(Written exercise)
Format each line of the material below as one string in a JSON list, dropping blank lines.

-- begin Listed records --

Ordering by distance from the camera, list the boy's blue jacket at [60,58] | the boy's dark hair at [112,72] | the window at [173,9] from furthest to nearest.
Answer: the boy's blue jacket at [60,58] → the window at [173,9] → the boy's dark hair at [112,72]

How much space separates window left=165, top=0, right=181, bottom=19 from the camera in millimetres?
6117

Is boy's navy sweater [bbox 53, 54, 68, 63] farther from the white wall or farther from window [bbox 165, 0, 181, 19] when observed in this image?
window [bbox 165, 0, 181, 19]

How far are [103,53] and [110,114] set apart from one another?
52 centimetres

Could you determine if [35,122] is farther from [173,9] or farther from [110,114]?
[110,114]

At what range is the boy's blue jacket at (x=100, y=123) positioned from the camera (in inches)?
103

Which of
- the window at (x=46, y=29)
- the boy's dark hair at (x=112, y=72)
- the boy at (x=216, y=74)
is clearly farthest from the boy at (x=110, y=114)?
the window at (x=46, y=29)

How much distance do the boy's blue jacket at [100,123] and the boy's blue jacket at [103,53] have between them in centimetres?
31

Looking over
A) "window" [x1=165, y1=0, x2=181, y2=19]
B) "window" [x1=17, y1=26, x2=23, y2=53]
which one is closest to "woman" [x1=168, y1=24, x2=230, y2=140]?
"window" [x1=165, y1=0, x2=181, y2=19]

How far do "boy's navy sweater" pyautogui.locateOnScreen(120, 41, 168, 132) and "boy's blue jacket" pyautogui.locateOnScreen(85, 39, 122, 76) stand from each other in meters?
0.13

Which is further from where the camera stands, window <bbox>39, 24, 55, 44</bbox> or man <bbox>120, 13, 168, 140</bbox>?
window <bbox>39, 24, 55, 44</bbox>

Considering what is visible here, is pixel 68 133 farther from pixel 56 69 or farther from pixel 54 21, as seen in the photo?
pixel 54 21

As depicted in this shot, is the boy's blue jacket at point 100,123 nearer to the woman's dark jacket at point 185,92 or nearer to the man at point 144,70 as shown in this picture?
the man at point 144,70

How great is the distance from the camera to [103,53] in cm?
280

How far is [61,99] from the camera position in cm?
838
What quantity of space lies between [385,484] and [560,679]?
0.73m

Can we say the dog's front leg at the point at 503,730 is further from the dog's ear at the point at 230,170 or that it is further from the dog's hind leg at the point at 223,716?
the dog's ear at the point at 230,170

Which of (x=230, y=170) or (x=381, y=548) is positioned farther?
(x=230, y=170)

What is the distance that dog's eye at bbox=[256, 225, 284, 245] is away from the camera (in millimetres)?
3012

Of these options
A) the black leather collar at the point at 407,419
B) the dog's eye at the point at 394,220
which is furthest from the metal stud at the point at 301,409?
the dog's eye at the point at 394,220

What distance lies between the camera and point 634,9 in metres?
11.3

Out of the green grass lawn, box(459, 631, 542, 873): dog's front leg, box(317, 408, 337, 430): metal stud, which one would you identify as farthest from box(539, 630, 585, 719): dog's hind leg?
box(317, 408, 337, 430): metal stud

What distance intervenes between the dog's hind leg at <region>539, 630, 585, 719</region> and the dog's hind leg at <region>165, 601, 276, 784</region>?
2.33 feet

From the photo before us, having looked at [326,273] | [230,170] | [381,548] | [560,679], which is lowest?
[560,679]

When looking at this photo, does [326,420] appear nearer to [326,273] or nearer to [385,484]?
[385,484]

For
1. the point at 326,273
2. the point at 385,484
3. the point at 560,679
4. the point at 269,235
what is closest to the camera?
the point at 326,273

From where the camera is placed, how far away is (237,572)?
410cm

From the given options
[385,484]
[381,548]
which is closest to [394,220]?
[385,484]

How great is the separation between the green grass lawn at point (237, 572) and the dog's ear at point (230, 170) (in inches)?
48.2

-- end Listed records --

(Answer to the problem)
[
  "Ordering by distance from the camera, list the boy's blue jacket at [60,58] | the boy's dark hair at [112,72] | the window at [173,9] from furthest to nearest.",
  "Answer: the boy's blue jacket at [60,58] → the window at [173,9] → the boy's dark hair at [112,72]",
  "How much space separates window left=165, top=0, right=181, bottom=19 from the camera in millimetres?",
  "6117",
  "Is boy's navy sweater [bbox 53, 54, 68, 63] farther from the white wall or farther from window [bbox 165, 0, 181, 19] when observed in this image?",
  "window [bbox 165, 0, 181, 19]",
  "How far are [103,53] and [110,114] set apart from one another?",
  "52 centimetres",
  "Could you determine if [35,122] is farther from [173,9] or farther from [110,114]?",
  "[110,114]",
  "At what range is the boy's blue jacket at (x=100, y=123) positioned from the camera (in inches)?",
  "103",
  "Which of",
  "- the window at (x=46, y=29)",
  "- the boy's dark hair at (x=112, y=72)",
  "- the boy at (x=216, y=74)",
  "is clearly farthest from the boy at (x=110, y=114)?",
  "the window at (x=46, y=29)",
  "How much distance do the boy's blue jacket at [100,123] and the boy's blue jacket at [103,53] have between them in centimetres?",
  "31",
  "Looking over",
  "A) \"window\" [x1=165, y1=0, x2=181, y2=19]",
  "B) \"window\" [x1=17, y1=26, x2=23, y2=53]",
  "which one is closest to \"woman\" [x1=168, y1=24, x2=230, y2=140]?",
  "\"window\" [x1=165, y1=0, x2=181, y2=19]",
  "How far do \"boy's navy sweater\" pyautogui.locateOnScreen(120, 41, 168, 132) and \"boy's blue jacket\" pyautogui.locateOnScreen(85, 39, 122, 76) stand from each other in meters?",
  "0.13",
  "Which is further from where the camera stands, window <bbox>39, 24, 55, 44</bbox> or man <bbox>120, 13, 168, 140</bbox>?",
  "window <bbox>39, 24, 55, 44</bbox>",
  "Considering what is visible here, is pixel 68 133 farther from pixel 56 69 or farther from pixel 54 21, as seen in the photo?",
  "pixel 54 21",
  "As depicted in this shot, is the boy's blue jacket at point 100,123 nearer to the woman's dark jacket at point 185,92 or nearer to the man at point 144,70 as shown in this picture?",
  "the man at point 144,70",
  "How great is the distance from the camera to [103,53] in cm?",
  "280",
  "How far is [61,99] from the camera position in cm?",
  "838",
  "What quantity of space lies between [385,484] and [560,679]?",
  "0.73m",
  "Can we say the dog's front leg at the point at 503,730 is further from the dog's ear at the point at 230,170 or that it is further from the dog's hind leg at the point at 223,716?",
  "the dog's ear at the point at 230,170",
  "Which of (x=230, y=170) or (x=381, y=548) is positioned farther?",
  "(x=230, y=170)",
  "What is the distance that dog's eye at bbox=[256, 225, 284, 245] is away from the camera (in millimetres)?",
  "3012",
  "Of these options",
  "A) the black leather collar at the point at 407,419",
  "B) the dog's eye at the point at 394,220",
  "which is furthest from the metal stud at the point at 301,409?",
  "the dog's eye at the point at 394,220",
  "What distance lies between the camera and point 634,9 in metres?",
  "11.3",
  "Out of the green grass lawn, box(459, 631, 542, 873): dog's front leg, box(317, 408, 337, 430): metal stud, which one would you identify as farthest from box(539, 630, 585, 719): dog's hind leg?",
  "box(317, 408, 337, 430): metal stud",
  "What distance intervenes between the dog's hind leg at <region>539, 630, 585, 719</region> and the dog's hind leg at <region>165, 601, 276, 784</region>?",
  "2.33 feet",
  "From the photo before us, having looked at [326,273] | [230,170] | [381,548] | [560,679], which is lowest?",
  "[560,679]",
  "When looking at this photo, does [326,420] appear nearer to [326,273] or nearer to [385,484]?",
  "[385,484]",
  "For",
  "1. the point at 326,273",
  "2. the point at 385,484",
  "3. the point at 560,679",
  "4. the point at 269,235",
  "what is closest to the camera?",
  "the point at 326,273",
  "From where the camera is placed, how far away is (237,572)?",
  "410cm",
  "From the given options",
  "[385,484]",
  "[381,548]",
  "which is closest to [394,220]?",
  "[385,484]",
  "How great is the separation between the green grass lawn at point (237, 572) and the dog's ear at point (230, 170) (in inches)?",
  "48.2"
]